# Chapter 10 — Deployment & Optimization

In [None]:
import numpy as np
import matplotlib.pyplot as plt
import pandas as pd
import time
import json
import os

## 1. Quantization: How Q4 Compresses the Model

Linear quantization maps float weights to integers:
$$q = \text{round}\left(\frac{x - x_{\min}}{x_{\max} - x_{\min}} \cdot (2^b - 1)\right), \quad x_{\text{approx}} = q \cdot s + x_{\min}$$

In [None]:
def quantize(weights, bits):
    w_min, w_max = weights.min(), weights.max()
    n_levels = 2**bits
    scale = (w_max - w_min) / (n_levels - 1)
    q = np.round((weights - w_min) / scale).astype(np.int32)
    deq = q * scale + w_min
    return deq, np.abs(weights - deq)

np.random.seed(42)
weights = np.random.randn(1000) * 0.05

fig, axes = plt.subplots(1, 3, figsize=(15, 4))
for ax, bits in zip(axes, [8, 4, 2]):
    deq, err = quantize(weights, bits)
    ax.scatter(weights, deq, alpha=0.15, s=2)
    ax.plot([-0.2, 0.2], [-0.2, 0.2], 'r--', lw=1, label="Perfect")
    ax.set_title(f"Q{bits}: max error={err.max():.5f}")
    ax.set_xlabel("Original"); ax.set_ylabel("Dequantized")
    ax.legend(fontsize=8)
plt.suptitle("Weight Quantization — Q4 is nearly lossless for TTS")
plt.tight_layout(); plt.show()

## 2. Memory Footprint by Format

In [None]:
rows = []
for model_name, params_M in [("VieNeu-TTS-0.3B", 300), ("VieNeu-TTS-0.5B", 500)]:
    for fmt, bits in [("fp32", 32), ("fp16", 16), ("Q8", 8), ("Q4", 4)]:
        gb = params_M * 1e6 * (bits/8) / 1e9
        total = gb + 0.05  # codec
        rows.append({
            "Model": model_name, "Format": fmt,
            "Backbone (GB)": f"{gb:.2f}",
            "Total w/ codec": f"{total:.2f}",
            "Fits 8GB RAM": "Yes" if total < 8 else "No",
            "Fits 16GB RAM": "Yes" if total < 16 else "No",
        })

df = pd.DataFrame(rows)
print(df.to_string(index=False))

## 3. RTF Benchmark

In [None]:
import sys
sys.path.insert(0, "..")
from vieneu import Vieneu

test_texts = [
    "Xin ch\u00e0o.",
    "H\u00f4m nay th\u1eddi ti\u1ebft r\u1ea5t \u0111\u1eb9p, t\u00f4i mu\u1ed1n \u0111i d\u1ea1o.",
    "Tr\u00ed tu\u1ec7 nh\u00e2n t\u1ea1o \u0111ang ph\u00e1t tri\u1ec3n nhanh ch\u00f3ng v\u00e0 thay \u0111\u1ed5i nhi\u1ec1u ng\u00e0nh c\u00f4ng nghi\u1ec7p.",
]

tts = Vieneu()
results = []
for text in test_texts:
    times = []
    for _ in range(2):
        t0 = time.time()
        audio = tts.infer(text)
        times.append(time.time() - t0)
    avg = np.mean(times)
    dur = len(audio) / 24000
    rtf = avg / dur
    results.append({
        "Text": text[:45] + ("..." if len(text)>45 else ""),
        "Audio (s)": f"{dur:.2f}",
        "Infer (s)": f"{avg:.2f}",
        "RTF": f"{rtf:.2f}x",
        "Real-time": "Yes" if rtf < 1.0 else "No"
    })
tts.close()

df = pd.DataFrame(results)
print(df.to_string(index=False))
print("\nRTF < 1.0 = faster than real-time")
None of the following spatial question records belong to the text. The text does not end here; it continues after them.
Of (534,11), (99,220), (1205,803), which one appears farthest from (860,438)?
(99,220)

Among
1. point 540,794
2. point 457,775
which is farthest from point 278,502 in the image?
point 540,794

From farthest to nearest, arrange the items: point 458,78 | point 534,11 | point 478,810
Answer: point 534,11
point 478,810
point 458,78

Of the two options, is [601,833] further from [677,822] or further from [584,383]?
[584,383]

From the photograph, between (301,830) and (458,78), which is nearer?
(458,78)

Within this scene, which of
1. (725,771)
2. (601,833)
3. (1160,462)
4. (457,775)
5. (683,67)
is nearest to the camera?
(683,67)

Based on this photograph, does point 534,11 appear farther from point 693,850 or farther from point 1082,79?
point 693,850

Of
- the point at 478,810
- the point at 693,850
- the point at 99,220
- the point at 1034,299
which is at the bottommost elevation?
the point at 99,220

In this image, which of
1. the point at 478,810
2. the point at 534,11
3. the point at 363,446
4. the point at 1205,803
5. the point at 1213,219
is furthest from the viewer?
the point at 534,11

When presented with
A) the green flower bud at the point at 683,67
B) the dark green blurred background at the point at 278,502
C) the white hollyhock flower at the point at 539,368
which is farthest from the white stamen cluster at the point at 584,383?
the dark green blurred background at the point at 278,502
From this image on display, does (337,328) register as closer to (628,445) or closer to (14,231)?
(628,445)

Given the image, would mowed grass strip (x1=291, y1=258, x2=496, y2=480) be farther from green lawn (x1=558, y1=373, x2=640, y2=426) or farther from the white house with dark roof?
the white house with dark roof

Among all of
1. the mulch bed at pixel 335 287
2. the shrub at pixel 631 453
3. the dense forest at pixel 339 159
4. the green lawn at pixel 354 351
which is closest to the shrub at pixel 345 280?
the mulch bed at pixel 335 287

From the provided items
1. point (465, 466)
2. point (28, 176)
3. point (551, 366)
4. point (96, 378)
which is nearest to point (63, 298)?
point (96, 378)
## 4. Streaming Inference — First-Chunk Latency

In [None]:
from vieneu import Vieneu
import numpy as np
from IPython.display import Audio, display

tts = Vieneu()
text = "Tr\u00ed tu\u1ec7 nh\u00e2n t\u1ea1o \u0111ang thay \u0111\u1ed5i c\u00e1ch ch\u00fang ta giao ti\u1ebfp h\u00e0ng ng\u00e0y."
voice = tts.get_preset_voice("Binh")

chunks = []
chunk_times = []
t_start = time.time()

for chunk in tts.infer_stream(text, voice=voice):
    t_chunk = time.time() - t_start
    chunk_times.append(t_chunk)
    chunks.append(chunk)
    print(f"Chunk {len(chunks):2d}: {len(chunk)/24000:.2f}s audio at t={t_chunk:.2f}s")

full_audio = np.concatenate(chunks)
print(f"\nFirst-chunk latency: {chunk_times[0]:.2f}s")
print(f"Total audio: {len(full_audio)/24000:.2f}s")
display(Audio(full_audio, rate=24000))
tts.close()

## 5. Packaging voices.json

In [None]:
import torch, librosa
from neucodec import DistillNeuCodec

device = "cuda" if torch.cuda.is_available() else "cpu"
codec = DistillNeuCodec.from_pretrained("neuphonic/distill-neucodec").to(device).eval()

ref_path = "../examples/audio_ref/example.wav"
ref_text = open("../examples/audio_ref/example.txt").read().strip()

wav, sr = librosa.load(ref_path, sr=16000, mono=True)
wav_t = torch.from_numpy(wav).float().unsqueeze(0).unsqueeze(0).to(device)
with torch.no_grad():
    codes = codec.encode_code(wav_t).squeeze().cpu().numpy().flatten().tolist()

voices_json = {
    "default_voice": "example_voice",
    "presets": {
        "example_voice": {
            "codes": [int(c) for c in codes],
            "text": ref_text,
            "description": "Example Vietnamese voice"
        }
    }
}

print("voices.json structure:")
print(f"  default_voice: {voices_json['default_voice']}")
print(f"  text: {ref_text[:60]}...")
print(f"  codes[:10]: {voices_json['presets']['example_voice']['codes'][:10]}")
print(f"  total tokens: {len(codes)}")
print(f"\nWith this file, users can run:")
print("  tts = Vieneu(backbone_repo='your-username/your-model')")
print("  audio = tts.infer('Xin chao!')  # no ref_audio needed")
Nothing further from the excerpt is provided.